Święty Paweł przypomina nam: “Bóg będąc bogaty w miłosierdzie, przez wielką swą miłość, jaką nas umiłował, i to nas, umarłych na skutek występków, razem z Chrystusem przywrócił do życia. (Ef 2,4). Krzyż Chrystusa jest najwyższym dowodem miłości Boga do nas: Jezus umiłował nas aż do samego końca (J 13,1), to znaczy, że nie tylko do ostatniej chwili swego ziemskiego życia, ale do ostateczych granic miłości. Jeśli w stworzeniu Ojciec dał nam dowód swojej miłości, dając nam życie, to w męce Syna dał nam dowód w największej próbie: przyszedł by cierpieć i umrzeć za nas.

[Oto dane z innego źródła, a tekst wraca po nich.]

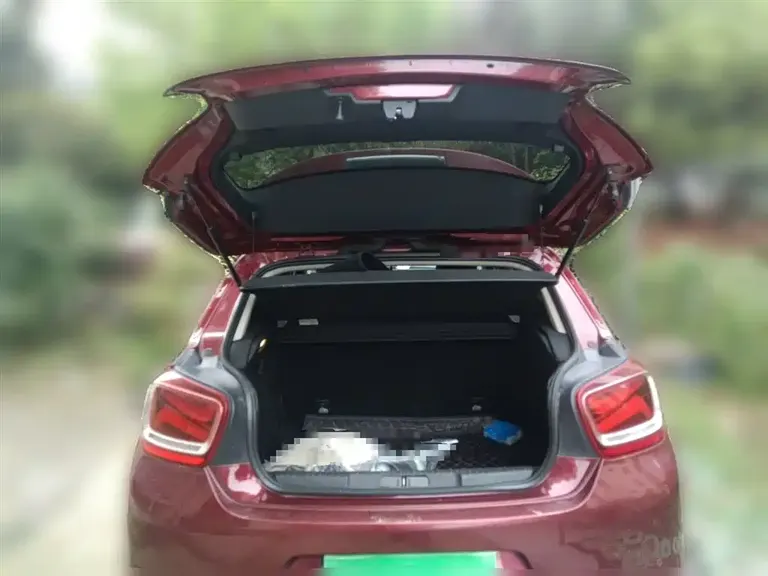 DS 4 S DS 4 S 2016款 1.6 T 自动睿动版THP160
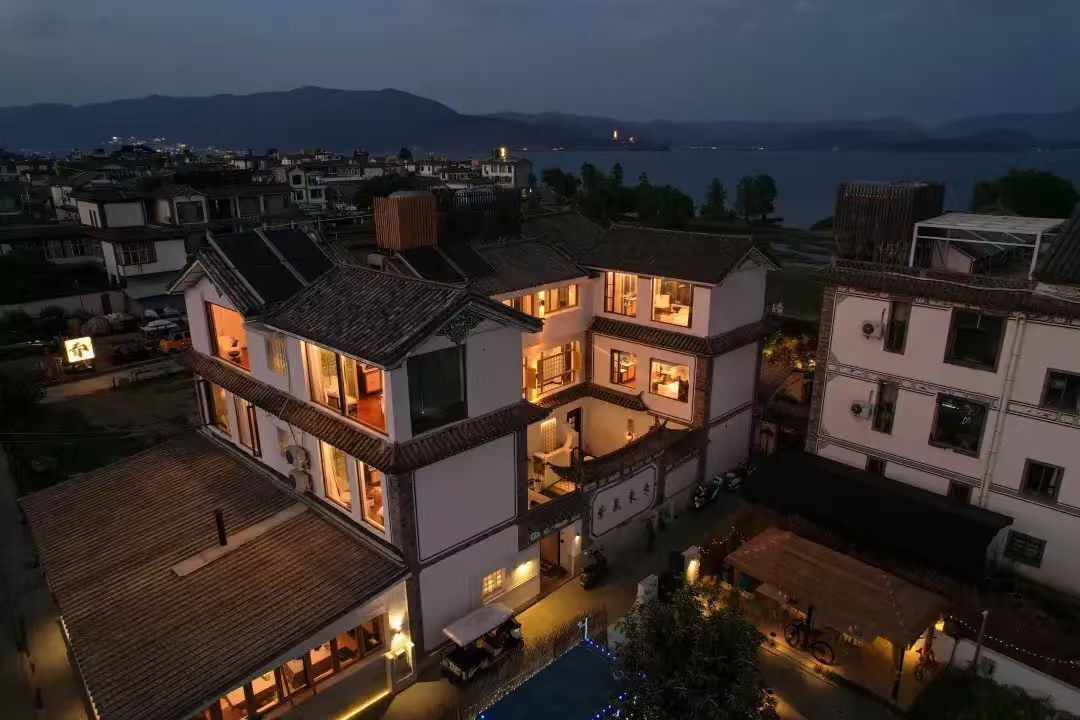 Photo of Outdoor in Dali Town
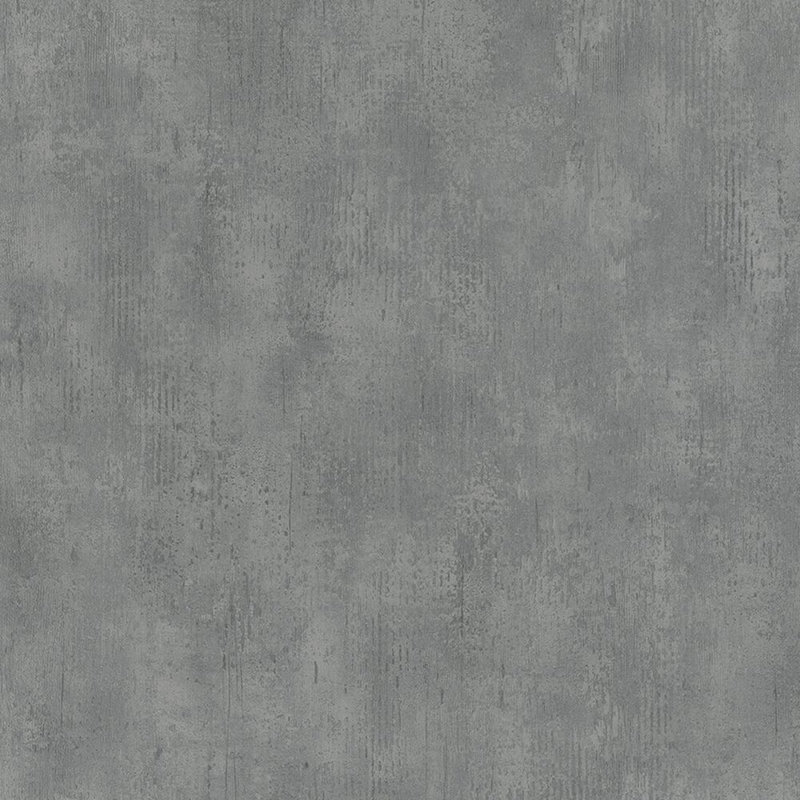 Rouleau de papier peint L 33 pi x l 27 po Carista, gris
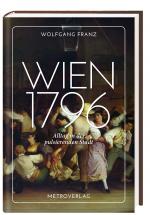 Cover-Bild Wien 1796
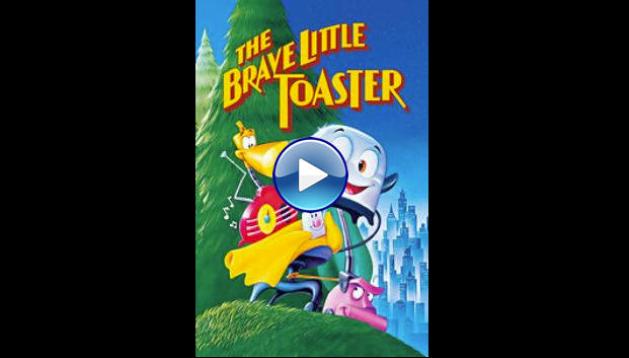 The Brave Little Toaster (1987)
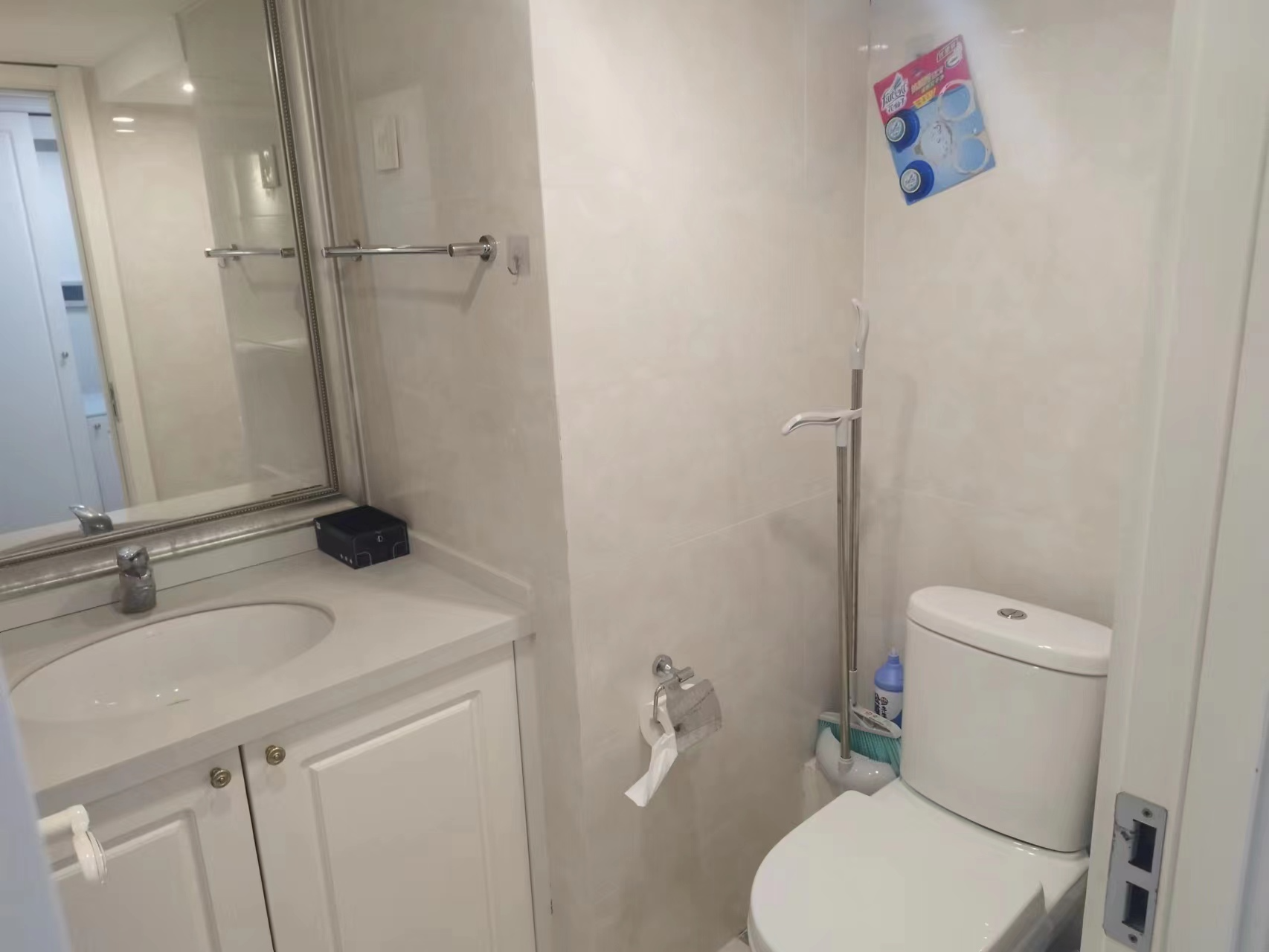 中南世纪城北区 2室2厅2卫 51m&sup2;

Po śmierci i zmartwychwstaniu Jezusa, “miłość Boga – mówi św. Paweł – rozlana jest w sercach naszych przez Ducha Świętego, który został nam dany” (Rz 5,5). Duch Święty działa w Kościele, a przez to zapewnia żywą pamięć o Chrystusie i działa wszędzie, nawet poza Kościołem, sprawiając, że wzrasta wartość prawdziwego człowieczeństwa. Duch miłości czyni nas zdolnymi do miłości Boga i naszych braci. Najbardziej świętym i skuteczntm znakiem tej miłości jest Eucharystia, pamiątka Męki Jezusa:  za każdym razem, kiedy ją celebrujemy, na nowo przeżywamy wydarzenie na Kalwarii, szczyt historii miłości Boga do ludzkości.

Niech Maryja, Matka miłosierdzia, umieści w naszych sercach pewność, że jesteśmy kochani przez Boga. Niech będzie blisko nas w chwilach trudności i niech obdarzy nas uczuciami jakimi darzy swego Syna, by nasza wielkopostna wędrówka była doświadczeniem przebaczenia, akceptacji i miłości.